Exercise objective => Pull out every line of the listing below that contains the word "further". Treat uppercase and lowercase letters as different.

Provided data =>
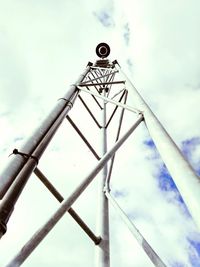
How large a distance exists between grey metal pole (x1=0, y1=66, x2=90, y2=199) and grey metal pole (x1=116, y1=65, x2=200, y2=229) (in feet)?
4.91

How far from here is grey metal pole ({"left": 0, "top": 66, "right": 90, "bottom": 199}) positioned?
3217 mm

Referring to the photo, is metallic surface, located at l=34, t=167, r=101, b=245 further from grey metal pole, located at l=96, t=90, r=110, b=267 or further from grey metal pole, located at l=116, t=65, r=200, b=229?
grey metal pole, located at l=116, t=65, r=200, b=229

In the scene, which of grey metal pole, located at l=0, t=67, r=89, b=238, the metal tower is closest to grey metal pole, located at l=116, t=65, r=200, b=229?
the metal tower

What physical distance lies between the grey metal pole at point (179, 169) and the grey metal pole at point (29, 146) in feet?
4.91

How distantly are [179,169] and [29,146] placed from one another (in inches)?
80.2

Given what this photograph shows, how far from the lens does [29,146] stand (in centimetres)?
397

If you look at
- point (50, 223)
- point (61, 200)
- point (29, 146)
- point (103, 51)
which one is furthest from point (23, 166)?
point (103, 51)

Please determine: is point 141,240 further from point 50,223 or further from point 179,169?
point 179,169

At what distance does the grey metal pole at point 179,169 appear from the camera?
2280 millimetres

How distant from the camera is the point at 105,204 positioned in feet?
17.4

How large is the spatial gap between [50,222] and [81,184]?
631mm

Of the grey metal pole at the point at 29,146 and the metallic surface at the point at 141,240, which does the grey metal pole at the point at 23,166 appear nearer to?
the grey metal pole at the point at 29,146

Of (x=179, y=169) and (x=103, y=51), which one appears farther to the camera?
(x=103, y=51)

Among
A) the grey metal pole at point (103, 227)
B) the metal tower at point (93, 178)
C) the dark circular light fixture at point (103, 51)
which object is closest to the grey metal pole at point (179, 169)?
the metal tower at point (93, 178)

Written answer =>
Referring to the photo, is metallic surface, located at l=34, t=167, r=101, b=245 further from grey metal pole, located at l=96, t=90, r=110, b=267 or further from grey metal pole, located at l=116, t=65, r=200, b=229?
Please determine: is point 141,240 further from point 50,223 or further from point 179,169?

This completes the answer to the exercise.